++++ RECORDS SHOWN ++++

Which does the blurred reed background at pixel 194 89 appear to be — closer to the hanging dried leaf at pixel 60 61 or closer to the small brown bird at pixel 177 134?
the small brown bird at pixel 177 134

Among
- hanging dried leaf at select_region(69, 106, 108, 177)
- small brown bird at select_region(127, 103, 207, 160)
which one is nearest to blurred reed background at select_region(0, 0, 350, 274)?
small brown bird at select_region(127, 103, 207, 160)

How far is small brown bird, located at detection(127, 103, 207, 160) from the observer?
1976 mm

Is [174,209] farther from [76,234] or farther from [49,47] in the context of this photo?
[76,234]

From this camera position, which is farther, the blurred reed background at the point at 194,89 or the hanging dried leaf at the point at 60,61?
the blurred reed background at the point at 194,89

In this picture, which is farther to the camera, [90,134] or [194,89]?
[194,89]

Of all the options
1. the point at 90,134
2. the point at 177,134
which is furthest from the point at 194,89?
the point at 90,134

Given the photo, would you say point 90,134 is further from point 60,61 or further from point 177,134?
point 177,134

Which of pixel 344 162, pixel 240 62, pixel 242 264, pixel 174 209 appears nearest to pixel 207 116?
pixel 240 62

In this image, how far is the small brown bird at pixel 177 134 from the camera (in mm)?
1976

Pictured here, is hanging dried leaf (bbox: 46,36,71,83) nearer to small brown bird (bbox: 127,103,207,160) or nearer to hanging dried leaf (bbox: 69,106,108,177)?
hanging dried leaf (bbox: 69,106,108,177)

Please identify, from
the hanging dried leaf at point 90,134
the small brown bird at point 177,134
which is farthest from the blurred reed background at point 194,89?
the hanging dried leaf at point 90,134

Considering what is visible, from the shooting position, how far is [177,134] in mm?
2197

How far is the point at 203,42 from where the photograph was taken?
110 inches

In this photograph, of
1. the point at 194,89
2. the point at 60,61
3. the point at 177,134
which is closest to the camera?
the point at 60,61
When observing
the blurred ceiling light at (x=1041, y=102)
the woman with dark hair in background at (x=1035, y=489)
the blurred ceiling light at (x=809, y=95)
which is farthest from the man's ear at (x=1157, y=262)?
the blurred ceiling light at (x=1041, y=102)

++++

-- STATED EXERCISE --
Copy all of the material above word for word, changing nothing.

-- EXPECTED ANSWER --
Which does the blurred reed background at pixel 194 89 appear to be — closer to the hanging dried leaf at pixel 60 61 or closer to the small brown bird at pixel 177 134?
the small brown bird at pixel 177 134

Among
- hanging dried leaf at select_region(69, 106, 108, 177)
- small brown bird at select_region(127, 103, 207, 160)
which one is nearest to blurred reed background at select_region(0, 0, 350, 274)?
small brown bird at select_region(127, 103, 207, 160)

How far is small brown bird, located at detection(127, 103, 207, 160) from the observer?
1976 mm

Is [174,209] farther from [76,234] or farther from [49,47] in the context of this photo?
[76,234]

From this camera position, which is farther, the blurred reed background at the point at 194,89 or the hanging dried leaf at the point at 60,61?
the blurred reed background at the point at 194,89

In this picture, which is farther to the camera, [90,134] or [194,89]?
[194,89]

Of all the options
1. the point at 90,134
2. the point at 177,134
which is furthest from the point at 194,89?
the point at 90,134

Given the photo, would you say point 90,134 is further from point 60,61 or further from point 177,134?
point 177,134

Which of pixel 344 162, pixel 240 62, pixel 242 264, pixel 174 209 appears nearest to pixel 207 116?
pixel 240 62

In this image, how far is the small brown bird at pixel 177 134 from the camera (in mm)?
1976

Pictured here, is hanging dried leaf (bbox: 46,36,71,83) nearer to small brown bird (bbox: 127,103,207,160) or nearer to hanging dried leaf (bbox: 69,106,108,177)?
hanging dried leaf (bbox: 69,106,108,177)

Please identify, from
the hanging dried leaf at point 90,134
the small brown bird at point 177,134
which is farthest from the blurred reed background at point 194,89?
the hanging dried leaf at point 90,134

Considering what is visible, from the shooting position, how far is [177,134] in mm?
2197

How far is the point at 203,42 from where the photograph was taken?
110 inches

In this photograph, of
1. the point at 194,89
2. the point at 60,61
3. the point at 177,134
which is closest to the camera?
the point at 60,61
When observing
the blurred ceiling light at (x=1041, y=102)
the woman with dark hair in background at (x=1035, y=489)
the blurred ceiling light at (x=809, y=95)
which is farthest from the man's ear at (x=1157, y=262)?
the blurred ceiling light at (x=1041, y=102)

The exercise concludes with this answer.